Настя, в общем-то, верила в свои не испытанные ещё силы, и ей думалось, что ничем она не хуже других: вон в Стрелецкой слободе каждая баба через это проходит, и ничего, живут же! Но что сравнивать себя с любой стрельчихой было не очень уместно, это она тоже понимала. Онуфревна, укоряя её за упорную нелюбовь к рукоделию, часто попрекала ленью, против чего Настя горячо возражала. «Не ленивая я вовсе, — кричала она, — мне от иголки да пялец тошно становится, только и всего, ты дай мне кадь теста вымесить аль воды натаскать — увидишь, какая я „ленивая"!» Но переспорить мамку было трудно, та продолжала твердить, что лень не только в том, чтобы бездельничать, а и в том, чтобы делать лишь то, к чему душа лежит, а от немилой работы отлынивать.

— Это в тебе от лёгкой жизни, — сказала она однажды после такого пререкания, — сызмальства ты привыкла к своеволию, а ведь так не проживёшь! Я и отцу твоему сколь раз говорила, что неладно он делает, чадо к повиновению приучать надо от младых ногтей, — да ведь с ним поди поспорь, как вколотит чего себе в башку... Ничего, говорит, успеет ещё наповиноваться — это про тебя, значит, — пусть хоть в младости поживёт вольно. Так что ж лучше, скажи на милость, коли сам понимает, что без повиновения никому не прожить — это уж кому как придётся, по мужниной ли воле ходить, аль по хозяйской, аль по государевой, — так не легче ль будет, коли ты к этому мало-помалу приучена, почитай с младенчества? Позднее-то переучиваться — оно больнее будет!

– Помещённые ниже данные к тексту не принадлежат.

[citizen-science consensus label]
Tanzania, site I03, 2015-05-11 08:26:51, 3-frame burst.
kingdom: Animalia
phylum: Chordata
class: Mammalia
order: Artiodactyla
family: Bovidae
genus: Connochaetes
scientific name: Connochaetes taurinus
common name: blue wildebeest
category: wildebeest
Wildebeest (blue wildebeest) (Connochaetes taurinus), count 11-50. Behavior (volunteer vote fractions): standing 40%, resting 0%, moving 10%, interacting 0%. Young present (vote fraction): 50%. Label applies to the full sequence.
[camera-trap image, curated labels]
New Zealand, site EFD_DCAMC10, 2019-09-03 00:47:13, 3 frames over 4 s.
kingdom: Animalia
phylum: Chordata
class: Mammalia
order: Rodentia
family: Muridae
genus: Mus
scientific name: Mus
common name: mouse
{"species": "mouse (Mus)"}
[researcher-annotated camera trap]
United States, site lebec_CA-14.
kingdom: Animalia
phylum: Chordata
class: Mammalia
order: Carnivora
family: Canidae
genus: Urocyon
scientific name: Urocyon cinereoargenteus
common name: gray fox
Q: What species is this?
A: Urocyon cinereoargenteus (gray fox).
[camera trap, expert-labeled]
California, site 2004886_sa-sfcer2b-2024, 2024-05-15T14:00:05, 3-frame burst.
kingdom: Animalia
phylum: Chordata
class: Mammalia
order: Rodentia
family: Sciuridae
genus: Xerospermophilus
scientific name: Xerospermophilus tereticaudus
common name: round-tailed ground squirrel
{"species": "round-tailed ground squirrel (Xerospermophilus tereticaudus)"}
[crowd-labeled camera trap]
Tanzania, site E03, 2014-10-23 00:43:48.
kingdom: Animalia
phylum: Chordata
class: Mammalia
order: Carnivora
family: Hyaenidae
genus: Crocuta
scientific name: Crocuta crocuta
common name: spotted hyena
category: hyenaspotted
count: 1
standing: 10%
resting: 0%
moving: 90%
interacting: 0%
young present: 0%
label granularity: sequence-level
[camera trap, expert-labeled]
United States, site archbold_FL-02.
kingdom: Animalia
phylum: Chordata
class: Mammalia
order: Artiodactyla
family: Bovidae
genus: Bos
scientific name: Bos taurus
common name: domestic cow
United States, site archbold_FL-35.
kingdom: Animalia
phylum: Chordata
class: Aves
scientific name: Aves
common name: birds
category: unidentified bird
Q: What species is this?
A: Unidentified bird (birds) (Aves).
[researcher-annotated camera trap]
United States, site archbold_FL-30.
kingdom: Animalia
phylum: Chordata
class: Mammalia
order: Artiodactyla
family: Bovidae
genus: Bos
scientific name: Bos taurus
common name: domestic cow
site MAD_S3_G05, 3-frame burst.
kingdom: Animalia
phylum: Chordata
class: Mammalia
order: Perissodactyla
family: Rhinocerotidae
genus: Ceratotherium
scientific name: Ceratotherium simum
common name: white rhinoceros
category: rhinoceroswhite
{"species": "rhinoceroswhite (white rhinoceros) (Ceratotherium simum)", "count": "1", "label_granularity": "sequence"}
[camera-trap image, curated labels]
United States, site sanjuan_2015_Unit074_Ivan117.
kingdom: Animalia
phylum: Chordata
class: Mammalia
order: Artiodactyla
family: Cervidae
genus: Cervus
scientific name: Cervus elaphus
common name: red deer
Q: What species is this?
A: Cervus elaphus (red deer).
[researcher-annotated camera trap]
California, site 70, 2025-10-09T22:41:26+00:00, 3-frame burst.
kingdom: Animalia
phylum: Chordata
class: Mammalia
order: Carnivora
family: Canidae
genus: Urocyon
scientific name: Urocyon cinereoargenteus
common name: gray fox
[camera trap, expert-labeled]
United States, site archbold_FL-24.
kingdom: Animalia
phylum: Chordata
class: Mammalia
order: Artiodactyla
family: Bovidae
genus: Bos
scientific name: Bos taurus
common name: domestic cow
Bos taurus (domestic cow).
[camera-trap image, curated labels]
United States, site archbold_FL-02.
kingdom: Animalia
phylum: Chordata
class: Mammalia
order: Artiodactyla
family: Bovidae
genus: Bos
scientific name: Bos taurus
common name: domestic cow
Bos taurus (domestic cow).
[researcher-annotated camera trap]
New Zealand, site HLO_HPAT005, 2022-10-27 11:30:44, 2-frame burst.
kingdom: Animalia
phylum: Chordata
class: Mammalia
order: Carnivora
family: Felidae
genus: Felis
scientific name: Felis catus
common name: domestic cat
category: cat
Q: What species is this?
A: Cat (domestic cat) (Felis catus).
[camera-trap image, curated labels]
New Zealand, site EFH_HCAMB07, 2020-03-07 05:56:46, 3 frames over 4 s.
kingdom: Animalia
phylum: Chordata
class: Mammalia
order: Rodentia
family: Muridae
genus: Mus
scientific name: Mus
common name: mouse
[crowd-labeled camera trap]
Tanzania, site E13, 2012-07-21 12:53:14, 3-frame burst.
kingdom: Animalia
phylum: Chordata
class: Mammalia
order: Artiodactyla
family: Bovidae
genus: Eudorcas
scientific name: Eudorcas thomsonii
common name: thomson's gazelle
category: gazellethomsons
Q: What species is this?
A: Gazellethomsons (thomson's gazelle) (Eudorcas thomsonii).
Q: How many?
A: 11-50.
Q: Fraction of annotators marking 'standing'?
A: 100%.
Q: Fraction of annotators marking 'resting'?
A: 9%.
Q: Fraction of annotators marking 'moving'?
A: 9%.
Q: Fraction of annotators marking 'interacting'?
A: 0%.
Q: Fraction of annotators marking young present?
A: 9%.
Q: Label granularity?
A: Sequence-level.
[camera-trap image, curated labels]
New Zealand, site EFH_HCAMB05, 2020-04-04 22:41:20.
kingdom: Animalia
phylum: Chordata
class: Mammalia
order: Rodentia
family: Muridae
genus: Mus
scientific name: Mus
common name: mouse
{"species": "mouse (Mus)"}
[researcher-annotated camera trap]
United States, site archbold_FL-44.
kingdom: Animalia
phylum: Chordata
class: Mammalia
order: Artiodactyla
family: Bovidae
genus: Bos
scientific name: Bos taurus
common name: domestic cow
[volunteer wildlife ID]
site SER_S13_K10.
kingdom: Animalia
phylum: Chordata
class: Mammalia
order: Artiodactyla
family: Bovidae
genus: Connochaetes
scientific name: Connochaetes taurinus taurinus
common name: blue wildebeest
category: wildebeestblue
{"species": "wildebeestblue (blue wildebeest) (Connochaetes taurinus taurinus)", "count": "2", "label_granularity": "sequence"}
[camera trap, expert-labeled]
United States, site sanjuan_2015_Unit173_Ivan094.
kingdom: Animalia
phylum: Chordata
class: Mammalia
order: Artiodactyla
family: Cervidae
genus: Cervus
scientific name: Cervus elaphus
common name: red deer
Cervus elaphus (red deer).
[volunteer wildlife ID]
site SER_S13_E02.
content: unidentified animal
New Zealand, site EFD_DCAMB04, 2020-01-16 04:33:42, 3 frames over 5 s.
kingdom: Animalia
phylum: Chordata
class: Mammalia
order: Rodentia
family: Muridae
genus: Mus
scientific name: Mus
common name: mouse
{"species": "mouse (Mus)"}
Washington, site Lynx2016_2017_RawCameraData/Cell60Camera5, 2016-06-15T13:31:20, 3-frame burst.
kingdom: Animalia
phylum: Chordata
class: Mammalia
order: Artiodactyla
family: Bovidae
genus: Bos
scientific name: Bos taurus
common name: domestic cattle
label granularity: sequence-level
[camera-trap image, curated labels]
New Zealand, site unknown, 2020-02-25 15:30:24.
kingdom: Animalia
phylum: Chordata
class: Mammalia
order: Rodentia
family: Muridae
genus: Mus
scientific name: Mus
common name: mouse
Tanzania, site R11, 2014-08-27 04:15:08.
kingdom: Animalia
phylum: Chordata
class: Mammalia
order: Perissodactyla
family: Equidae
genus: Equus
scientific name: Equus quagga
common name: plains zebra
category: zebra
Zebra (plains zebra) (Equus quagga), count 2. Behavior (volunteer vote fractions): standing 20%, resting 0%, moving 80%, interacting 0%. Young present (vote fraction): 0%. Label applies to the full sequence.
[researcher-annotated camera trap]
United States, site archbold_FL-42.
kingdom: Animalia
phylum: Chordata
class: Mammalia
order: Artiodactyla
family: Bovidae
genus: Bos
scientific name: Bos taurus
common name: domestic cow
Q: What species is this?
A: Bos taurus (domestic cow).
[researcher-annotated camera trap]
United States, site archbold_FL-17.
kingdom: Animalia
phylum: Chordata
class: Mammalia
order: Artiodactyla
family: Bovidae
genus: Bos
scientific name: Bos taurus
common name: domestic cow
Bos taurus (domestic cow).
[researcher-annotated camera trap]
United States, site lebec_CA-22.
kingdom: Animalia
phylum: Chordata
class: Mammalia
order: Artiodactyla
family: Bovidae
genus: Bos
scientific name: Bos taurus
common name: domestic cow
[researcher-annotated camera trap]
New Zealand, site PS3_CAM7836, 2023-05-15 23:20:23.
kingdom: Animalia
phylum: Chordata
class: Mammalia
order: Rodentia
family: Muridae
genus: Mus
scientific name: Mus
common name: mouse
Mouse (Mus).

Мамушка вообще любила потолковать о пользе послушания, и Настя вроде бы понимала отчасти разумность её рассуждений, но применять их к себе охоты не испытывала. Она не собиралась ни наниматься на работу к какому-то «хозяину», ни служить великому государю, а вот замужество — дело другое. Этого, понятно, не избежишь (да и не хотелось бы избежать, говоря по совести), но там ещё неизвестно, как получится. Будто так уж и все жёны «ходят по мужниной воле»! А супротив того не бывает? Иная баба так захомутает своего супружника, что тот её лишь глазами всё и видит и делает всё по её подсказке...

В этом, конечно, тоже радости не много: что за муж, коли позволил себя изничтожить? Это уж только коли за немилого отдадут, там только одно и остаётся — отвоёвывать своё не мытьём, так катаньем. А коли он тебе люб, так и сама не захочешь спорить, над кем чья воля. Неужто стала б она препираться с Андреем?